____ DATA PROVIDED

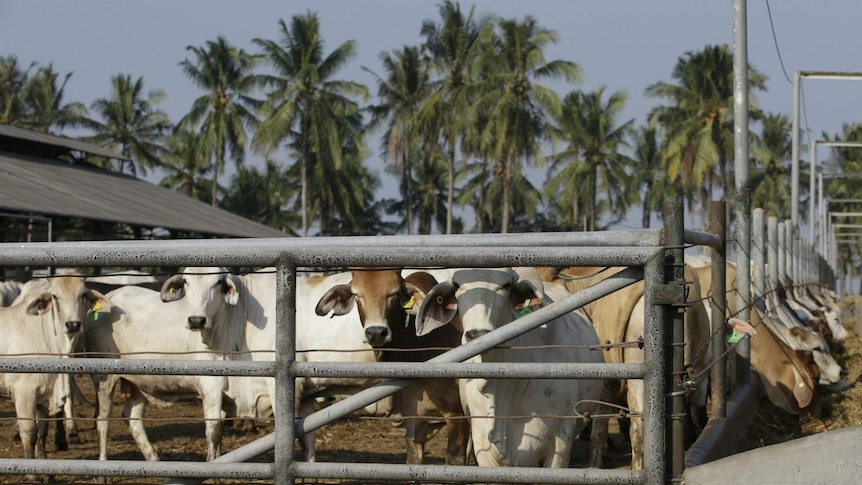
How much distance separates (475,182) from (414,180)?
3.62 metres

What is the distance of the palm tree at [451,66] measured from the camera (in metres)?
48.6

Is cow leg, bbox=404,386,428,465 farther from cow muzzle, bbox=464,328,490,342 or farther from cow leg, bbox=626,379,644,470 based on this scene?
cow muzzle, bbox=464,328,490,342

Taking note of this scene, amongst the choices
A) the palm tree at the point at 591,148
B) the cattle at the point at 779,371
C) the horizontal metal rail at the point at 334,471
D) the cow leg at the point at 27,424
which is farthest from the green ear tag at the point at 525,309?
the palm tree at the point at 591,148

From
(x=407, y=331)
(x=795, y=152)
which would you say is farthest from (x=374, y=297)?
(x=795, y=152)

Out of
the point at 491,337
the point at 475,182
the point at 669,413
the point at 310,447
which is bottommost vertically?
the point at 310,447

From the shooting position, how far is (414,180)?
61.8 m

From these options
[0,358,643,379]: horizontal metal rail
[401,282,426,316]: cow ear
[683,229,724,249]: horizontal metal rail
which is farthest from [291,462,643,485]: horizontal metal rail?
[401,282,426,316]: cow ear

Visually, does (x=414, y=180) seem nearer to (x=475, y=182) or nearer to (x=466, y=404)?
(x=475, y=182)

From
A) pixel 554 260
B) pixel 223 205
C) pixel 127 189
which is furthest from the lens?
pixel 223 205

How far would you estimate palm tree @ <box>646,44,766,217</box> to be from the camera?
50.3 meters

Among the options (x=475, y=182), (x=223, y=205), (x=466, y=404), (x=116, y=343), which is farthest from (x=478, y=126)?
(x=466, y=404)

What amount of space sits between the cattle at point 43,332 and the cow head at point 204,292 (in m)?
0.81

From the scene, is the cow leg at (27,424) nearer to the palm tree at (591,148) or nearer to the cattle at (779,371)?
the cattle at (779,371)

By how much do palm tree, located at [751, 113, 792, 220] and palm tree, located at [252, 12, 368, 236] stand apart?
24.3 meters
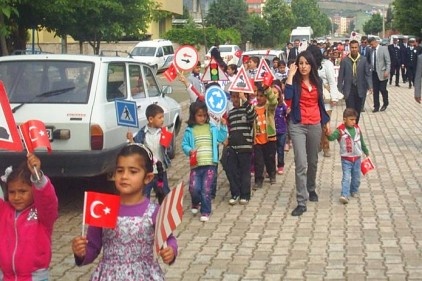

________

> [TASK STATEMENT] Rewrite the material from the line holding "From the scene, is" through the end of the material, inclusive, substituting "closer" for "nearer" and changing nothing else. Leave the pictures out.

> [OUTPUT OF THE TASK]
From the scene, is the cow leg at (27,424) closer to the palm tree at (591,148) or closer to the cattle at (779,371)?
the cattle at (779,371)

By how much do palm tree, located at [751, 113, 792, 220] and palm tree, located at [252, 12, 368, 236] stand apart?
24.3 meters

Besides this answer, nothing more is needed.